• _VORLIEGENDER TEXT_:
Man habe sich dagegen entschieden, den gesamten Zeitplan nach hinten zu verschieben, sagte Barabaschi an der Pressekonferenz. Statt dessen habe man ihn komplett umgestaltet. Dabei habe ein möglichst früher Beginn der Forschung höchste Priorität gehabt. Die ersten Experimente sollen nun zwar erst 2034 stattfinden; das allerdings mit einem Reaktor, der bereits alle wesentlichen Komponenten enthält. Das erlaubt es, den Reaktor relativ rasch hochzufahren. Schon 2036 soll der Strom zum Heizen des Plasmas seine volle Stärke erreichen. Das ist drei Jahre später als geplant. Dadurch verschieben sich auch die Experimente mit einem Deuterium-Tritium-Brennstoffgemisch. Neu sollen diese nun 2039 beginnen, also vier Jahre später als eigentlich vorgesehen.

Die Zeit, die bis zum Beginn der Forschungsarbeiten bleibt, möchten die Ingenieure für zusätzliche Tests nutzen, um weitere Verzögerungen zu vermeiden. Ausserdem soll die Qualitätskontrolle verbessert werden. Barabaschi ist seit Mai 2022 Generaldirektor von Iter. In der Vergangenheit sei zu optimistisch geplant worden, räumt er ein. Einige der Schwierigkeiten hätte man voraussehen können. Er ist aber überzeugt, dass man nun einen robusteren Weg gefunden hat, die Ziele von Iter zu erreichen.

Kommen die Erkenntnisse von Iter zu spät?

[Gespeicherte Dateneinträge]
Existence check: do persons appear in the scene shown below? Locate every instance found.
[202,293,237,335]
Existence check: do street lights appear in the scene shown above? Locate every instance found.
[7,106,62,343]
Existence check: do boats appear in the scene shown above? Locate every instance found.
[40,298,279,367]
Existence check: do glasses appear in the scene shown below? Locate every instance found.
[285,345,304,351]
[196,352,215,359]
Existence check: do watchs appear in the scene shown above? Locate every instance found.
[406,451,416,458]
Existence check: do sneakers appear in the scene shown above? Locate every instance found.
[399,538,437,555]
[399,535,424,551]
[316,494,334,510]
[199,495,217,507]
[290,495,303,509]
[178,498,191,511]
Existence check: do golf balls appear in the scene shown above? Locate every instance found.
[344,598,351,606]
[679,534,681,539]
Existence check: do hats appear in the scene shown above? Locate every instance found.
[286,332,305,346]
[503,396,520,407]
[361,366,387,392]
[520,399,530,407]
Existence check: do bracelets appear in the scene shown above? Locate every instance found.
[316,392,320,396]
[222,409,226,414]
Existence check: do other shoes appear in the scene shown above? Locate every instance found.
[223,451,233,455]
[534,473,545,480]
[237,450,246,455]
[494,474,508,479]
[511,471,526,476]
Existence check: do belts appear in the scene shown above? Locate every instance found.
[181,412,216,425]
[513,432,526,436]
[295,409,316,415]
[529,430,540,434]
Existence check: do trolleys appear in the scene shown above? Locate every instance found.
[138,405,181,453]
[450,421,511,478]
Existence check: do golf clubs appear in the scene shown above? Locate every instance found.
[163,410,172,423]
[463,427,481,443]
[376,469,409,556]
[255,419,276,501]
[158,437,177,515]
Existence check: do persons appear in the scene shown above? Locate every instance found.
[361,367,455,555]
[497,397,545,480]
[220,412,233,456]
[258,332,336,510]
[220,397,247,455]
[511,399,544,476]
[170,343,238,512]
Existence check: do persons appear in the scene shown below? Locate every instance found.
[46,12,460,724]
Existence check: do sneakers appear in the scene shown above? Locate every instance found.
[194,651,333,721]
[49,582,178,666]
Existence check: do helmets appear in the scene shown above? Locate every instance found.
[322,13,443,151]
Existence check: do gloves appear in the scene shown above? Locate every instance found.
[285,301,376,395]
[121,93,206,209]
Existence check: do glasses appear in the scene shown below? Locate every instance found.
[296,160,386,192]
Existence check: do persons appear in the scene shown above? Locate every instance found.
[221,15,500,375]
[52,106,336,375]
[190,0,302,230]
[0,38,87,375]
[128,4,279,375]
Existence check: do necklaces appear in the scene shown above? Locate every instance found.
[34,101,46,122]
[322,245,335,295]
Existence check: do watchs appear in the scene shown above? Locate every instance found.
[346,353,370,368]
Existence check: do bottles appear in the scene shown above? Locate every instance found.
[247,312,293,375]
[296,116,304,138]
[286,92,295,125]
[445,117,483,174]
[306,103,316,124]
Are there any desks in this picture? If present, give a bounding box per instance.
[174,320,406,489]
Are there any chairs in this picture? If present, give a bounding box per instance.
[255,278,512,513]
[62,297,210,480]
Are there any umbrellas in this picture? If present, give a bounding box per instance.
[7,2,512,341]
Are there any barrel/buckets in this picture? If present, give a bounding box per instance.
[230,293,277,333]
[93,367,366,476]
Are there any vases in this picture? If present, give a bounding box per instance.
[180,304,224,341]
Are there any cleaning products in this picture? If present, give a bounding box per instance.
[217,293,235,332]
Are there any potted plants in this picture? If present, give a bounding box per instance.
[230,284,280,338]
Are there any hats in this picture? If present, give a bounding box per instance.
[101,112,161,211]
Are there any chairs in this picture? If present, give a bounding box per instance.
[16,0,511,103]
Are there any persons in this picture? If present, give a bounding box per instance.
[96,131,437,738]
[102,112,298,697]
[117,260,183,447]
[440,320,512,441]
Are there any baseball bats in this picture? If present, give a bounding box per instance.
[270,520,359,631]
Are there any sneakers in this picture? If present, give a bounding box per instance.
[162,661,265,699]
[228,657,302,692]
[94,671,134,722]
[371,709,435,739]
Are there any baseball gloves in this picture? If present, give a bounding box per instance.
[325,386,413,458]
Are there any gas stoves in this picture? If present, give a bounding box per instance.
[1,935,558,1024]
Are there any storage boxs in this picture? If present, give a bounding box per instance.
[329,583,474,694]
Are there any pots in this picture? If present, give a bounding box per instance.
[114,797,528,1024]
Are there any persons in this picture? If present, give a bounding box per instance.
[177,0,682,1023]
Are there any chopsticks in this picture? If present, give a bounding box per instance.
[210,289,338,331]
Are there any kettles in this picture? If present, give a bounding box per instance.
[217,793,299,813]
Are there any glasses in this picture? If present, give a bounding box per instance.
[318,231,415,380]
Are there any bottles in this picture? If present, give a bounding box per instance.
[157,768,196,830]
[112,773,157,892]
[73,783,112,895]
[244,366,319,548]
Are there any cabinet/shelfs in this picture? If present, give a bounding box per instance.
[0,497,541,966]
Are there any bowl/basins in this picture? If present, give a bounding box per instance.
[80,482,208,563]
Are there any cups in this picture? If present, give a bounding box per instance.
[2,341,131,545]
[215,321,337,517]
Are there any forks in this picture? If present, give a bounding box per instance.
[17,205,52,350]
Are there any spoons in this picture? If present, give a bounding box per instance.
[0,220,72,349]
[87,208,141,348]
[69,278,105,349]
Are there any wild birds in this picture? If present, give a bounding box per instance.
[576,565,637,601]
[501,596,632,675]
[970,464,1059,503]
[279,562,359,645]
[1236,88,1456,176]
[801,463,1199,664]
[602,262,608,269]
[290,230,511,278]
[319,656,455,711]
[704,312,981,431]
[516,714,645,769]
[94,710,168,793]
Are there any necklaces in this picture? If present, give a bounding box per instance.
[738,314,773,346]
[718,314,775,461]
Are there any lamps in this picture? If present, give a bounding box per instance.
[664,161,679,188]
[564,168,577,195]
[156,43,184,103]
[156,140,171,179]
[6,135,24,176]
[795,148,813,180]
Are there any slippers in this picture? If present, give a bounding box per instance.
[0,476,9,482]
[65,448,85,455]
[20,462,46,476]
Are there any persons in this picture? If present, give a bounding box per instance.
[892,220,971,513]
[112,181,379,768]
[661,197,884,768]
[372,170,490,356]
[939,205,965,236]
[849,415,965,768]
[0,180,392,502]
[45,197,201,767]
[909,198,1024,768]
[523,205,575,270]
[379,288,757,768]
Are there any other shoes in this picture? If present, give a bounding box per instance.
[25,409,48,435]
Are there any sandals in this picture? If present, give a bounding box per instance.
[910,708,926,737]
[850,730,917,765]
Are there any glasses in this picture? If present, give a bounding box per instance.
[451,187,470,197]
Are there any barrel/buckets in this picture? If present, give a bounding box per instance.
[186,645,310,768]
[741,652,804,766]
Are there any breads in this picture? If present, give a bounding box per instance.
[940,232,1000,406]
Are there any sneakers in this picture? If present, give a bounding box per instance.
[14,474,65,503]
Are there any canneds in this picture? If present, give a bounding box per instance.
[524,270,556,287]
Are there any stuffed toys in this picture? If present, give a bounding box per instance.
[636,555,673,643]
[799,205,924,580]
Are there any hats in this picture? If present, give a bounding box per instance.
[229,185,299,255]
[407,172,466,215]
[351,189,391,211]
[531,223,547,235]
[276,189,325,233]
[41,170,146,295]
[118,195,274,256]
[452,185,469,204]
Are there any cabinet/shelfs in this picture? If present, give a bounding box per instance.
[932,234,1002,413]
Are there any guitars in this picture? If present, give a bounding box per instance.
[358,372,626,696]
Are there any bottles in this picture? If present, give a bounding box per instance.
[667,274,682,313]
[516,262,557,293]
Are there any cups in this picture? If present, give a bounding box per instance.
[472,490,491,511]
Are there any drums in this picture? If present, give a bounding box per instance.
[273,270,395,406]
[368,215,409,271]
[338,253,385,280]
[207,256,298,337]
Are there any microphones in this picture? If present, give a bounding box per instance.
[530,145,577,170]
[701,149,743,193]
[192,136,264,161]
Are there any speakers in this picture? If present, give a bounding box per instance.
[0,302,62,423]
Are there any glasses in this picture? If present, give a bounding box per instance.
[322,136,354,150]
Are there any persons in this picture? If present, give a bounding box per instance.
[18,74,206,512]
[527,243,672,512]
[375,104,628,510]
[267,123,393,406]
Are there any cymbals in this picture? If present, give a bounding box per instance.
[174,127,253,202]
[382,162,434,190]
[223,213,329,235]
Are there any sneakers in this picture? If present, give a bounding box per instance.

• _AUFGABE 1_: Seit wann ist Barabaschi laut dem Text über den Iter-Zeitplan Generaldirektor von Iter?
• _AUFGABE 2_: Führen Sie den Text über den Iter-Zeitplan im Anschluss an seine letzte Zeile weiter.
Das Material stammt aus einer anderen Quelle als der Text.

• _SCHRIFTLICHE ANTWORT 1_: Seit Mai 2022.

• _SCHRIFTLICHE ANTWORT 2_:
Die Frage ist, ob Iter damit seinem Anspruch gerecht werden kann, ein Leuchtturmprojekt für die Fusionsforschung zu sein. Denn das Umfeld, in dem sich Iter bewegt, hat sich verändert. Als die Iter-Organisation 2006 gegründet wurde, war die Fusionsforschung noch fest in öffentlicher Hand. Nur staatliche Einrichtungen konnten es sich leisten, diese riskante Forschung zu unterstützen. Echte Konkurrenz gab es nicht.

Das ist heute anders. Inzwischen gibt es zahlreiche Firmen, die an den Erfolg der Kernfusion glauben und ihr zum Durchbruch verhelfen wollen. Einige dieser Firmen setzen wie das Iter-Projekt auf die Kernfusion durch einen magnetischen Einschluss des Plasmas. Andere wollen die Atomkerne durch den Beschuss mit intensivem Laserlicht verschmelzen.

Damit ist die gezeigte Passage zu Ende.